> **Things to do**
• a. According to the passage on verbal developmental cusps, how did Ruiz and Baer characterize a developmental cusp?
• b. Gather every line of the entries below that contains the string "instances".

> **Selected passage**
------------------------------------
Children with disabilities often have difficulty attending and discriminating among the relevant properties of stimuli to master both basic and generalized matching. Greer and Ross (2008) based on Skinner's (1957) theory of verbal behavior identified this deficit (lack of observing/attention to instructional) stimuli as a developmental capability or "cusp." Drawing on Ruiz and Baer's (1997) treatment of the acquisition of critical repertoires as behavioral developmental cusps, Greer and Ross summarized a body of research that they argue identify several verbal developmental "cusps." They suggest that these building blocks make it possible for children to learn listener and speaker responses and the joining of listener and speaker repertoires that make progressively more complex verbal behavior possible. Ruiz and Baer characterized a developmental cusp as "a special instance of behavior, a change crucial to what can come next...." (p. 533). Several years earlier Staats (1968, p. 267) suggested something like behavioral developmental cusps. Several verbal developmental cusps and stages have been identified in the research literature and described as verbal developmental capabilities. The very earliest foundations for verbal development include cusps that consist of conditioned reinforcement for observing responses (Dinsmoor, 1985; Donahoe & Palmer, 2004; Greer & Ross, 2008)
------------------------------------
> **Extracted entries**
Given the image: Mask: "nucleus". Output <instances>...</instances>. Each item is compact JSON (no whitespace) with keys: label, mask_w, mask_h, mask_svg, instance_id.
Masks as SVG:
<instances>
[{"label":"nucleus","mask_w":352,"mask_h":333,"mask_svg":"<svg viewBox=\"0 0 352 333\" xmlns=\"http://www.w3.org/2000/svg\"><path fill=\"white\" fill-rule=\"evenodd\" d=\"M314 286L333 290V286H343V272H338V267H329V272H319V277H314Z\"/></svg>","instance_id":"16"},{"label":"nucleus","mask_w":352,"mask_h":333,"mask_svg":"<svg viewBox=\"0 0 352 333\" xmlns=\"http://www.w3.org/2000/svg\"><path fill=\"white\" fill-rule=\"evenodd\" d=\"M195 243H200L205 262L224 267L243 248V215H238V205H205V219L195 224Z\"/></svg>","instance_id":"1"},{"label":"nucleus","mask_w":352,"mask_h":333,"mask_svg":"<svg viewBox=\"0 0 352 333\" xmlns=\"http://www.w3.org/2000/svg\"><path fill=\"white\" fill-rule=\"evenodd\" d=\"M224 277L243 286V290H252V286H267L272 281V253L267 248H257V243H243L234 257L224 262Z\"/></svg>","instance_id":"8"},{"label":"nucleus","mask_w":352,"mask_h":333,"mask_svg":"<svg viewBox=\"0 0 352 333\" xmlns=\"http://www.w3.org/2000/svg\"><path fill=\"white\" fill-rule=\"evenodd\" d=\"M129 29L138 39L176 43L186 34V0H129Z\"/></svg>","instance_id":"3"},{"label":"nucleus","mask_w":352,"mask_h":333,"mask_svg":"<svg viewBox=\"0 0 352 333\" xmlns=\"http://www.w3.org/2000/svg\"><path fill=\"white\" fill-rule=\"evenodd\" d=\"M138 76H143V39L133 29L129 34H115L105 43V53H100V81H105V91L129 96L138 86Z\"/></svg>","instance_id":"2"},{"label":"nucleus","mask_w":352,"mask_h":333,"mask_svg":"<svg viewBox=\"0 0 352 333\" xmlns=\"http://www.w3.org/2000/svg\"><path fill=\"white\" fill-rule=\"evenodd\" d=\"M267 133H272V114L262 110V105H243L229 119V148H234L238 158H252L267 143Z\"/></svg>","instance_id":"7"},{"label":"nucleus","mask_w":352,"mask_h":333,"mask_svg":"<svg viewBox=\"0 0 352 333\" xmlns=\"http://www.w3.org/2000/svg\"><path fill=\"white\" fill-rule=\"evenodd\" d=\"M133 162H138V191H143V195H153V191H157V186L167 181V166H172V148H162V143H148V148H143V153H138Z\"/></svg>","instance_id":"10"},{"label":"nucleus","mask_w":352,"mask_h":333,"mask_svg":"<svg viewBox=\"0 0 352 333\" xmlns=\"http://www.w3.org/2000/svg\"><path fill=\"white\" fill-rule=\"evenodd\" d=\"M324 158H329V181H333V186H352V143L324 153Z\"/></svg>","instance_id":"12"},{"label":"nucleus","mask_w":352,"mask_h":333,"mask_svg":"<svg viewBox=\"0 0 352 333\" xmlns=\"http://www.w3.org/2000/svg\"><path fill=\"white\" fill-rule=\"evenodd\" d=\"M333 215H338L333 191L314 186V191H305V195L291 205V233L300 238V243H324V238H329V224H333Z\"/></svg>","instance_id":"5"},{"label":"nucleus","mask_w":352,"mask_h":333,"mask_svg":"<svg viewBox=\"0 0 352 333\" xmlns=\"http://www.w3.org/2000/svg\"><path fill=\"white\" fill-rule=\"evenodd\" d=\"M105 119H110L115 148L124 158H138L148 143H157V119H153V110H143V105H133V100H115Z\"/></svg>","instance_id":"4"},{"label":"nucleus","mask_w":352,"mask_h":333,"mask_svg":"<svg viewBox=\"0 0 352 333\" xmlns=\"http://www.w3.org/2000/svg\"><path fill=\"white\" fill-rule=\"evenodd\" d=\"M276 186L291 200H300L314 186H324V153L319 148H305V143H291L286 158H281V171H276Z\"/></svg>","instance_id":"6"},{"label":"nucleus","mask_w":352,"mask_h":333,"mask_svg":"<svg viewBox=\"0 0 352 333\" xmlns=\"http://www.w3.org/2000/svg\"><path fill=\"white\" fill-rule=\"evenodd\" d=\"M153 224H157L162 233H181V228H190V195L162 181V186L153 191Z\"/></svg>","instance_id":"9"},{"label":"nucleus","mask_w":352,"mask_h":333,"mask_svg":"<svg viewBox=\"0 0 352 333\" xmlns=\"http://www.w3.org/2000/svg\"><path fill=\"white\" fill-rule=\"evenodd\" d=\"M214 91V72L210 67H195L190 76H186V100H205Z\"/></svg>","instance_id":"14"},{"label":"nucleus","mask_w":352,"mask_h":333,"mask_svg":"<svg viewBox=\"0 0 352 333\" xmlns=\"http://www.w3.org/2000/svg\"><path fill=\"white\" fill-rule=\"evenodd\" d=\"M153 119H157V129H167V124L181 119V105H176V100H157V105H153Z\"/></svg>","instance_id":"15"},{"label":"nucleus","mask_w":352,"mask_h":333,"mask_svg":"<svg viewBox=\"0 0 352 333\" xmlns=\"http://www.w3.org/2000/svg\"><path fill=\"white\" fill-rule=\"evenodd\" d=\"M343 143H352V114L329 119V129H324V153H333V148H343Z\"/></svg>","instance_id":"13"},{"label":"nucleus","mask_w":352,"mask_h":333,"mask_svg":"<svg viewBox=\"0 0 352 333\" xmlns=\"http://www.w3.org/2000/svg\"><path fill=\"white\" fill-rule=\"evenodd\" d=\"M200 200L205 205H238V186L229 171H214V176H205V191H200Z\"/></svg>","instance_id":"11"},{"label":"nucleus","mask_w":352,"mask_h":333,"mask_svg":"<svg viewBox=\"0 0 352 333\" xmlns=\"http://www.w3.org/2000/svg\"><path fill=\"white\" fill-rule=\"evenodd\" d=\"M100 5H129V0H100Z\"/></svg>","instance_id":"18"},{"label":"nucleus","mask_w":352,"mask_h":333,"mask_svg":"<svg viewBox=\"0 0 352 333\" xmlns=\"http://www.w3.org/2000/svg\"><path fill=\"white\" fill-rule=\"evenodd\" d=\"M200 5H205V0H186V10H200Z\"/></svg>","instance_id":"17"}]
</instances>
------------------------------------
> **Outputs for the tasks**
• a. They characterized it as "a special instance of behavior, a change crucial to what can come next."

• b.
Given the image: Mask: "nucleus". Output <instances>...</instances>. Each item is compact JSON (no whitespace) with keys: label, mask_w, mask_h, mask_svg, instance_id.
<instances>
</instances>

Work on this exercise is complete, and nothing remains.